+++ Text extract +++

Some thoughts (and requests) about how CM6 schedules parsing

Monkatraz · March 29, 2021, 6:32am

I’ve been working on a complete rewrite of my cm6-monarch extension, and it differs to the point I don’t feel like it should really be called monarch anymore. Regardless, this experience has made me desire some additions to CM6 / Lezer.

Just to give an idea of my architecture / use-case here, due to it being relevant later (and maybe interesting to you), here is some key-points:

The parser runs a tokenizer -> parser loop. The tokenizer is given a string, some positional data, and it returns a list of tokens. The tokens themselves have parser “directives” attached to them, which informs the parser about nesting. It’s similar to a Textmate grammar - except in reverse. A node is only valid when it closes, rather than eagerly matched when it opens.
The parser outputs tokens into a flat “buffer”, like how I believe Lezer does, although in this case there is only a single “stack”, as there is only ever one route the tokenizer/parser can take. This buffer is found by association with the current syntax tree, like how the StreamLanguage does it.
The buffer consists of two objects, many BufferTokens, and an even distribution of Checkpoints.
All BufferTokens are document-positionally relative to the last Checkpoint - and all Checkpoints are relative to the previous Checkpoint, with the exception with the very first Checkpoint.

What that last point means is that subtly adjusting the buffer - which is the source of data that is ultimately used in the final Tree - is really easy. You can simply move a relevant Checkpoint, and all Checkpoints infront of it move forwards/backwards with it.

Making this system has made me want two things in particular:

A way to asynchronously parse. This can either take the form of actual plain old Promise, or it can be some sort of function that allows a parser extension to inform CM6 that it wants the parse worker to schedule another parse some time in the future.

+++ Provided data +++

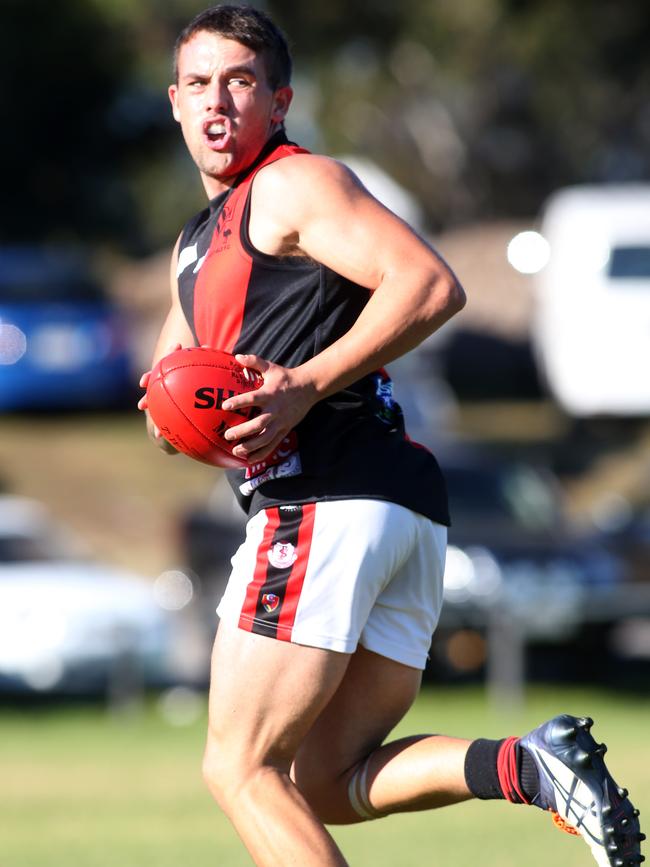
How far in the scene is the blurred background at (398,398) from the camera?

+++

- **Given task**:
In the forum post about CM6 parsing, copy the passage from "I’ve been working" to "when it opens.", changing "tokenizer" to "lexer". Rely only on the forum post about CM6 parsing.

- **Response**:
I’ve been working on a complete rewrite of my cm6-monarch extension, and it differs to the point I don’t feel like it should really be called monarch anymore. Regardless, this experience has made me desire some additions to CM6 / Lezer.

Just to give an idea of my architecture / use-case here, due to it being relevant later (and maybe interesting to you), here is some key-points:

The parser runs a lexer -> parser loop. The lexer is given a string, some positional data, and it returns a list of tokens. The tokens themselves have parser “directives” attached to them, which informs the parser about nesting. It’s similar to a Textmate grammar - except in reverse. A node is only valid when it closes, rather than eagerly matched when it opens.